EXERCISE OBJECTIVE —
Write out exactly what each line says, starting with the first line below and ending on the one with "Rosario: Cesfam realiza".

Caption-style text data
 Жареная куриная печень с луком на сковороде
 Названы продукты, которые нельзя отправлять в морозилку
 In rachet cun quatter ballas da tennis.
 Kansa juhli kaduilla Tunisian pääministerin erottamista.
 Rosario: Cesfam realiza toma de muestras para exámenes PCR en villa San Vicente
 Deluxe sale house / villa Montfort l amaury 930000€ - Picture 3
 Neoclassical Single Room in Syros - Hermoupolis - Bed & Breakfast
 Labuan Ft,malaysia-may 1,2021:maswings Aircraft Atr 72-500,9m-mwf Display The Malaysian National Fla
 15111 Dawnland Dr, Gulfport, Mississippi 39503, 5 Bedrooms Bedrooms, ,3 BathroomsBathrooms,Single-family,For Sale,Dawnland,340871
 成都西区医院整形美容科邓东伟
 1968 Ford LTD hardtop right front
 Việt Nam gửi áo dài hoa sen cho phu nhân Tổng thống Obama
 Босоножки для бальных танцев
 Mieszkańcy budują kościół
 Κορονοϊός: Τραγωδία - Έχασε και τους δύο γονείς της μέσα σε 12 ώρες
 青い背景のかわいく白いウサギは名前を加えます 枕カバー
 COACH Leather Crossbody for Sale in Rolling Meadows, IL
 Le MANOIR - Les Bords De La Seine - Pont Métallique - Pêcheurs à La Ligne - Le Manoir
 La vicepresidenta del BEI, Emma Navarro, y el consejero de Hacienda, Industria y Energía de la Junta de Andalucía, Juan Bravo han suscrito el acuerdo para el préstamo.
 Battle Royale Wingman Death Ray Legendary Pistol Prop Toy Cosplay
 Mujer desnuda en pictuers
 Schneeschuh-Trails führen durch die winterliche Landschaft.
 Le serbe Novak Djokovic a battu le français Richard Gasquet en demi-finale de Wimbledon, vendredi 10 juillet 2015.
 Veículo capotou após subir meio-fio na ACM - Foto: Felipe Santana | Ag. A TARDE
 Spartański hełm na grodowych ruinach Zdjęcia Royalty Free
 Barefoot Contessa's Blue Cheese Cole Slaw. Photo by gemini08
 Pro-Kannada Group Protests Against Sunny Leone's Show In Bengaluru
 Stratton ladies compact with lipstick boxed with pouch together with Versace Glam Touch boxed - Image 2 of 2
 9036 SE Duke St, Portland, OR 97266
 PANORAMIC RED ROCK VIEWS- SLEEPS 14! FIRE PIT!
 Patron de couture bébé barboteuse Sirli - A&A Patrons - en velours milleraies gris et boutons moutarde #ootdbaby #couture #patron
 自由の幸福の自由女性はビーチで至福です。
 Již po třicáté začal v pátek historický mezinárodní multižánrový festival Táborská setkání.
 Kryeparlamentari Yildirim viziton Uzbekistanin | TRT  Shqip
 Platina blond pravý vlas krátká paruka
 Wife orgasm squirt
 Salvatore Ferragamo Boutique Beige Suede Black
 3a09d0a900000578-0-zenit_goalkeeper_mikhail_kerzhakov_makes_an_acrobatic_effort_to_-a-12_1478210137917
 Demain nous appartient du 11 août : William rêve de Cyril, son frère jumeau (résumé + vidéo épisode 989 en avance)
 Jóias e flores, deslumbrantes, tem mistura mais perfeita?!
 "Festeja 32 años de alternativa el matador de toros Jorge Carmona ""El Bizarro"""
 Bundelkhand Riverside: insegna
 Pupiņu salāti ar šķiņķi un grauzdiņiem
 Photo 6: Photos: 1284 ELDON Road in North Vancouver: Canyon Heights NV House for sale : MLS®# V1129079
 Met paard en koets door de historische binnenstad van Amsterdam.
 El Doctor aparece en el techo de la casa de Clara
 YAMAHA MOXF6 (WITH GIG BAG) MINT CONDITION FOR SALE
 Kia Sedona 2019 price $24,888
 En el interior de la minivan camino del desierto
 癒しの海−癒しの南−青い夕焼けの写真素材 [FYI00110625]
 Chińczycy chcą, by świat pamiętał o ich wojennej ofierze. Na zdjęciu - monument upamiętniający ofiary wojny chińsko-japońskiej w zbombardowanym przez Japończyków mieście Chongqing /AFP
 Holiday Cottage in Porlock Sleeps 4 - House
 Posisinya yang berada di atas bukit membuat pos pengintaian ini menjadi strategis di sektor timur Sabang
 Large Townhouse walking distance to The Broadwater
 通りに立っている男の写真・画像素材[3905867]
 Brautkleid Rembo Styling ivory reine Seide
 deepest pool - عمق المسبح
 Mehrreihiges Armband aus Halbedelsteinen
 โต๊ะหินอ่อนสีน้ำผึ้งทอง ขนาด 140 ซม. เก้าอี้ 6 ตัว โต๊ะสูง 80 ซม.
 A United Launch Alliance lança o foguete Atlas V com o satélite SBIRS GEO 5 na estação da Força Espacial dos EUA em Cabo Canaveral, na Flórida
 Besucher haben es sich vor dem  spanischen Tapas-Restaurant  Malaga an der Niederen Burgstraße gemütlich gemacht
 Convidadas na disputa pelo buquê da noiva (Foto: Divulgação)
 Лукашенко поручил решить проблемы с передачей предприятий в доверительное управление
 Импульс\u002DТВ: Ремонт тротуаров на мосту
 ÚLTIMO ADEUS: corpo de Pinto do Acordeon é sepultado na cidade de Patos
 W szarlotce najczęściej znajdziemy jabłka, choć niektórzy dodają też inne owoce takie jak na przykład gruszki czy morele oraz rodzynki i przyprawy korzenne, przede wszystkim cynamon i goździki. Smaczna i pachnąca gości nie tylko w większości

SOLUTION —
 Жареная куриная печень с луком на сковороде
 Названы продукты, которые нельзя отправлять в морозилку
 In rachet cun quatter ballas da tennis.
 Kansa juhli kaduilla Tunisian pääministerin erottamista.
 Rosario: Cesfam realiza toma de muestras para exámenes PCR en villa San Vicente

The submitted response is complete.